## Your objective
Return the lines below that contain the word "suction".

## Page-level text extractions
* * *

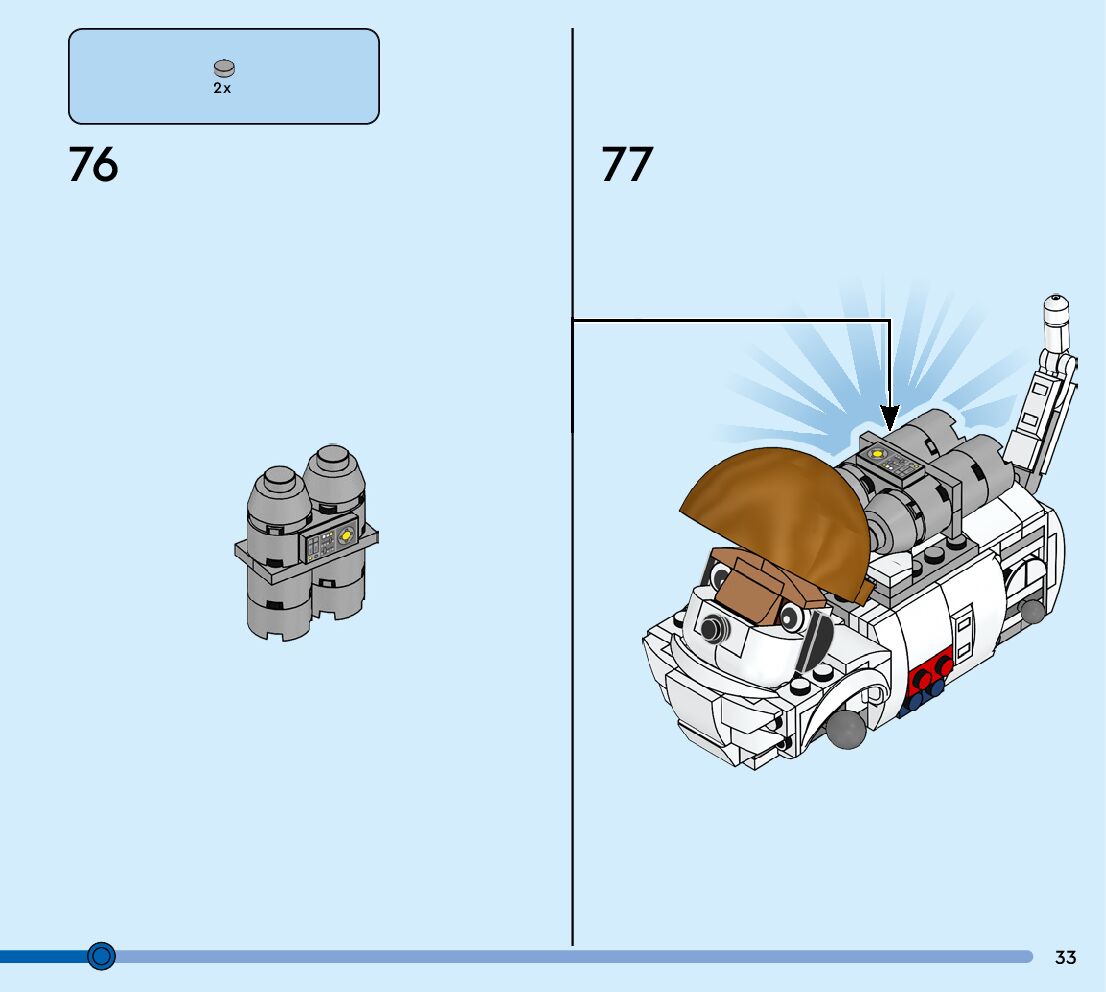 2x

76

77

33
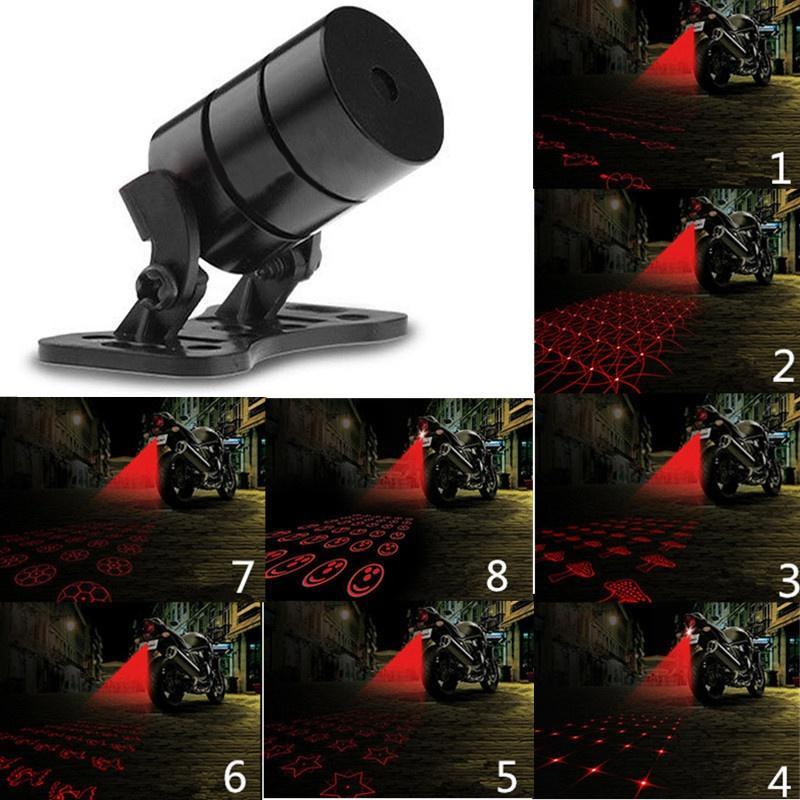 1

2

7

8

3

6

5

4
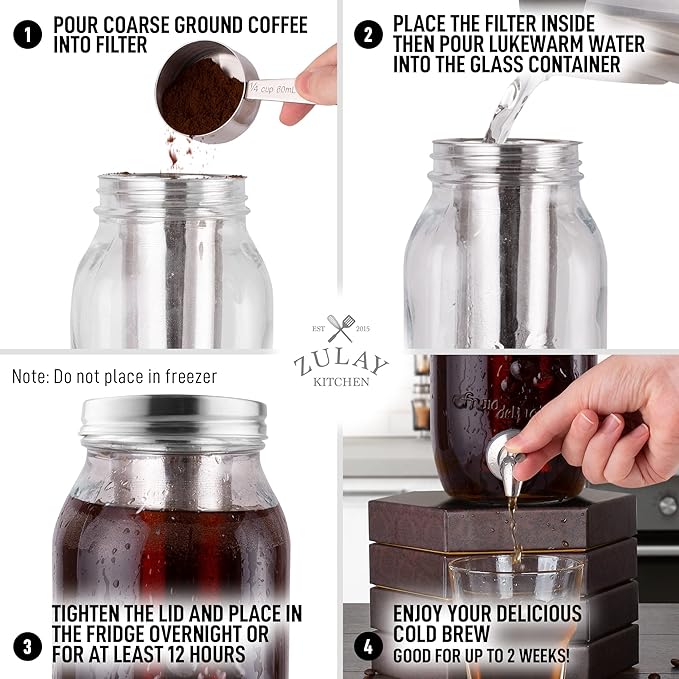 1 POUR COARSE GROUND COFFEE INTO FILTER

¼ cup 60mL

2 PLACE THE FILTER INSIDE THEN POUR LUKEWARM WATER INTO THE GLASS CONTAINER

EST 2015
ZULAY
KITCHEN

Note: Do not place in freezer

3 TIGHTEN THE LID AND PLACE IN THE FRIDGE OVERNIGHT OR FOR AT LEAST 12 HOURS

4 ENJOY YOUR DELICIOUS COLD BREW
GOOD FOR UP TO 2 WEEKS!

* * *

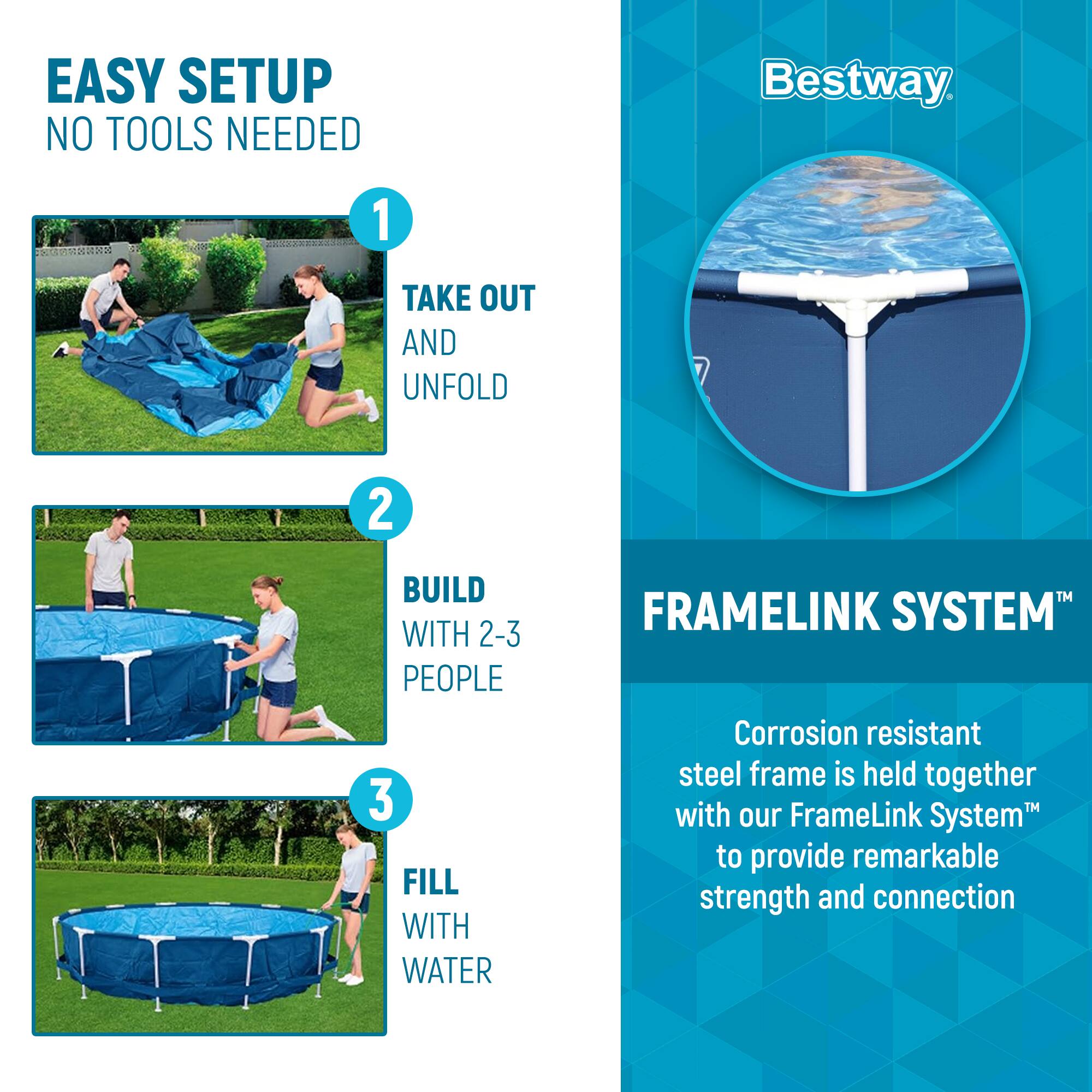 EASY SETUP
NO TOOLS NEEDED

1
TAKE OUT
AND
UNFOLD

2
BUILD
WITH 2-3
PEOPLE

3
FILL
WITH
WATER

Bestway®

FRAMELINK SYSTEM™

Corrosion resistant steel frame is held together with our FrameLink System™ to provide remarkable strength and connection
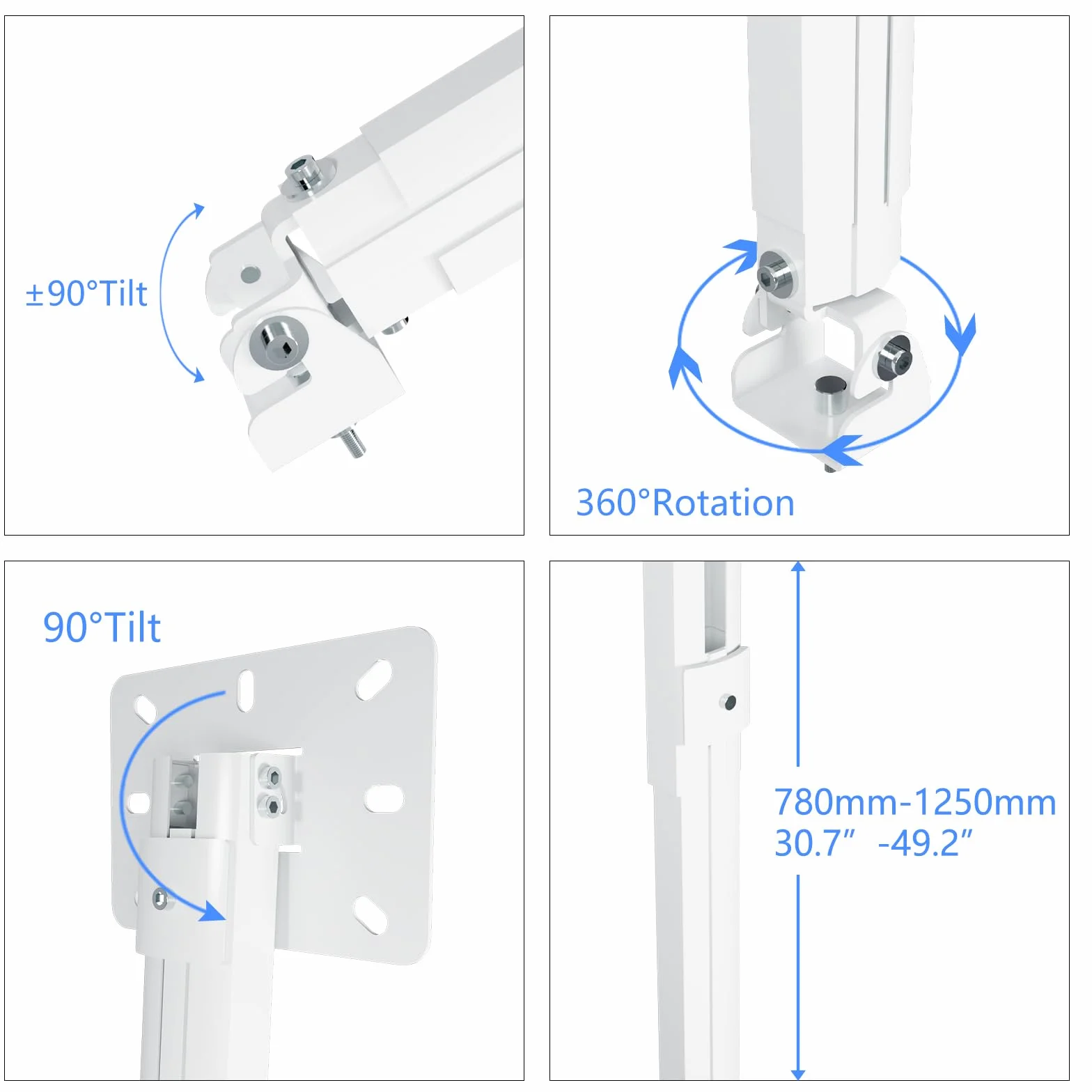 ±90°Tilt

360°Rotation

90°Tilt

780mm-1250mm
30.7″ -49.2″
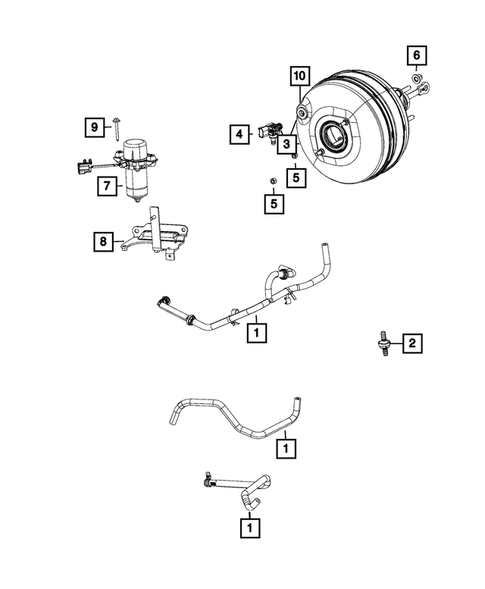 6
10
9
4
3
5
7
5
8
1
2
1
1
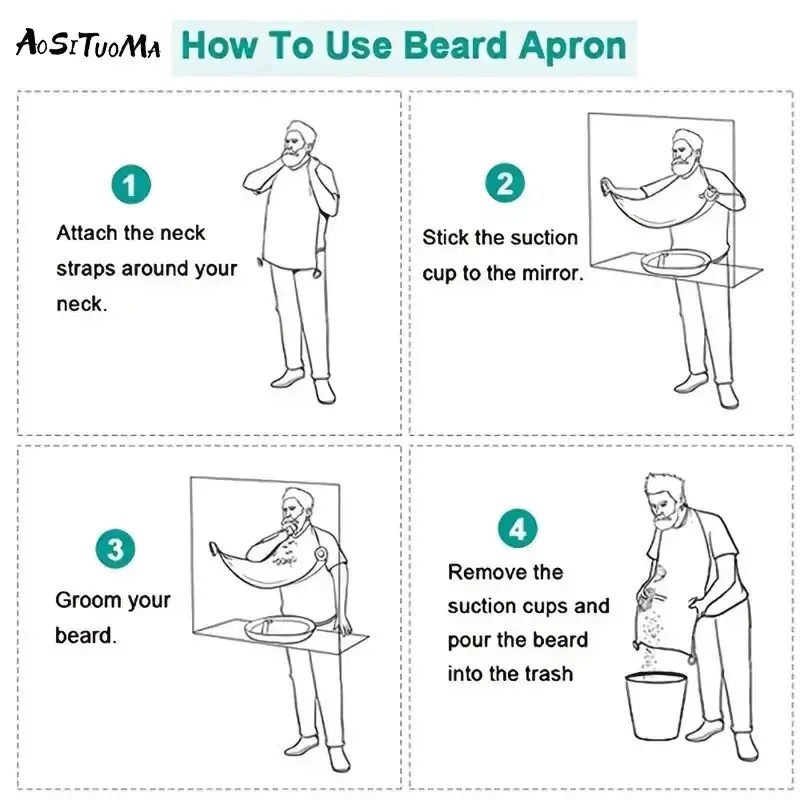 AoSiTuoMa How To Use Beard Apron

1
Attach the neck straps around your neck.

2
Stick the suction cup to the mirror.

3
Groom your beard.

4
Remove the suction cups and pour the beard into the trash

* * *

## Solution to the problem
Stick the suction cup to the mirror.
Remove the suction cups and pour the beard into the trash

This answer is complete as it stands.